**Supplied text**
________________________________________

Despite the small size of the town there were numerous religious buildings. Within the medieval walls the churches of San Antonio, the chapel of the Wings and on the outskirts, the old church of Sabugo or the church of San Nicolas de Bari among others.


Inside is the tomb of the most universal Avilesian, the founder of the first city of the United States, Don Pedro Menéndez de Avilés, born very close to the church.

It is the oldest preserved building of that medieval Avilés. Built between the XII and XIII centuries in Romanesque style, its main doorway stands out, partially restored, where you can still see some capitals with allegorical representations, being the most visible the first one on the right where Adam and Eve are represented in the biblical scene of the original sin.

The church, currently dedicated to St. Anthony of Padua, is named after the Franciscan Fathers because this was the order that inhabited and directed the activity of the convent and the church from 1919 until 2013, the year in which the last monks of the order left the convent.


In 1991 the chapel was declared an Asset of Cultural Interest (BIC) (BOPA, 14-XI-1994).

Located on the left side of the church of the Franciscan Fathers, it is the only Gothic monument in Avilés. Belonging to an important family of merchants, sailors and military men, it is mentioned for the first time in a will of 1346.

This family had a palace and defensive fortress on the site and only the aforementioned chapel has survived to the present day.

The building, with a square floor plan, has ashlar walls and the roof is its most distinctive element.

Access to the interior of the chapel is through a simple door supported by four columns under a coat of arms of the family lineage. In its interior there was an alabaster altarpiece and an image of the virgin now disappeared.


It was declared an Asset of Cultural Interest in 2006.

________________________________________

**Records provided**
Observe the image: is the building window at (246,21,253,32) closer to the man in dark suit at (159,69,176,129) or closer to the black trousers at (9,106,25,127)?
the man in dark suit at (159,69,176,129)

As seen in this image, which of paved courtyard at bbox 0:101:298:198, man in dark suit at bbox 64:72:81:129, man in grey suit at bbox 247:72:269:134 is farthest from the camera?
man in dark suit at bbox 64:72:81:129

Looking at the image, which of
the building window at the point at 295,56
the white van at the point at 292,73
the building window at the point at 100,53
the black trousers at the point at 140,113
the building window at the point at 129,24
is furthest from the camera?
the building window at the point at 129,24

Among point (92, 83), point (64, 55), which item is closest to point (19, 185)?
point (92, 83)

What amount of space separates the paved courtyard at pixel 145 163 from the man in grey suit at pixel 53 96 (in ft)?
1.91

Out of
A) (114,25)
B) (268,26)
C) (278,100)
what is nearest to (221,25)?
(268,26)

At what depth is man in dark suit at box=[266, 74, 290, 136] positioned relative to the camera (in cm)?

________________________________________

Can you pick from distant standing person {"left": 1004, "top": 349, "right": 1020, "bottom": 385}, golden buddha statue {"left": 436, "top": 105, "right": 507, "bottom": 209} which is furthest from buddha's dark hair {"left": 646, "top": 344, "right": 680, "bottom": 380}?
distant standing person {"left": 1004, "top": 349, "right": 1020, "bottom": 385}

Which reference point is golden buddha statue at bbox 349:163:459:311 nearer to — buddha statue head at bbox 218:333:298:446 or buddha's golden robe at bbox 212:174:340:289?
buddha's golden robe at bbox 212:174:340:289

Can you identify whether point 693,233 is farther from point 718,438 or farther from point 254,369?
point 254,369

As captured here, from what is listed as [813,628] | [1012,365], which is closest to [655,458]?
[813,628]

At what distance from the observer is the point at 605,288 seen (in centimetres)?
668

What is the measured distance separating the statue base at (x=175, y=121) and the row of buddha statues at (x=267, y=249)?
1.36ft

________________________________________

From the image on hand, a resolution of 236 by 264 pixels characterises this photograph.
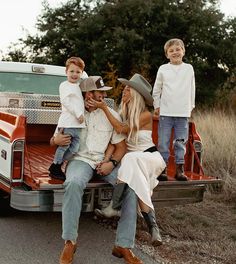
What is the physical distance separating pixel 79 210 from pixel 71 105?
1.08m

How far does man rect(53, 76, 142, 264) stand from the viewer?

________________________________________

**Instructions**
**A)** Decide whether each statement below agrees with the passage on Avilés's religious buildings. Answer yes or no for each, and quote the deciding words of the passage: (i) The Franciscan order ran the convent and the church until 2013. (ii) The chapel beside the church of the Franciscan Fathers is the only Romanesque monument in Avilés. (iii) The family's palace and defensive fortress still stand alongside the chapel.
**B)** Retype the passage on Avilés's religious buildings between "Access to the" and "Interest in 2006.", inclusive.
**C)** According to the passage on Avilés's religious buildings, in what year was the Gothic chapel beside the church of the Franciscan Fathers first mentioned in a will?

**Answers in order**
**A)**
(i) Yes: "from 1919 until 2013, the year in which the last monks of the order left the convent."
(ii) No: "it is the only Gothic monument in Avilés."
(iii) No: "only the aforementioned chapel has survived to the present day."

**B)**
Access to the interior of the chapel is through a simple door supported by four columns under a coat of arms of the family lineage. In its interior there was an alabaster altarpiece and an image of the virgin now disappeared.


It was declared an Asset of Cultural Interest in 2006.

**C)** It was first mentioned in a will of 1346.